3 levels of complexity: How I approach data science storytelling

I vividly remember one of the conference talks I gave last year - there was a mix of data scientists, developers, and people from the business side. Despite the mix, there were definitely more technical folks, and the talks were full of math, neural network architecture graphs, or other concept deep dives.

My talk was no exception, and started off with explaining matrix factorization and collaborative filtering for recommender systems. However, after the talk, I got excellent feedback from folks from all ranges of roles saying that they understood the talk; one (non technical) stakeholder even said it was the “only talk they could follow from beginning to end”.

I bring this up because this is precisely why I enjoy public speaking. As a data scientist or developer, one can have a tremendous amount of impact on the business. However, often we rely on a middle layer of translation. I myself have encountered impostor syndrome that “technical people aren’t naturally good at presenting”.

Like any other skill, I believe public speaking and communication to be a learnable and trainable skill. In my professional growth, I’ve found it invaluable to help stakeholders understand why my team’s work is important; and thus over the years I’ve developed a “3 levels of complexity” framework to craft the storylines in my talks.

3 levels of technical complexity

In the movie Inception, there are deeper levels of dreams, entered via free-fall.

## REQUIRED TASK
Quote the storytelling piece word for word, from "Like any other" up to and including "entered via free-fall.". You won't need the listing that comes next.

## INFORMATION SUPPLIED
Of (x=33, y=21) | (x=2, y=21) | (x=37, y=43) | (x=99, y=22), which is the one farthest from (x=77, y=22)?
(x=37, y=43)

## RESULT OF THE TASK
Like any other skill, I believe public speaking and communication to be a learnable and trainable skill. In my professional growth, I’ve found it invaluable to help stakeholders understand why my team’s work is important; and thus over the years I’ve developed a “3 levels of complexity” framework to craft the storylines in my talks.

3 levels of technical complexity

In the movie Inception, there are deeper levels of dreams, entered via free-fall.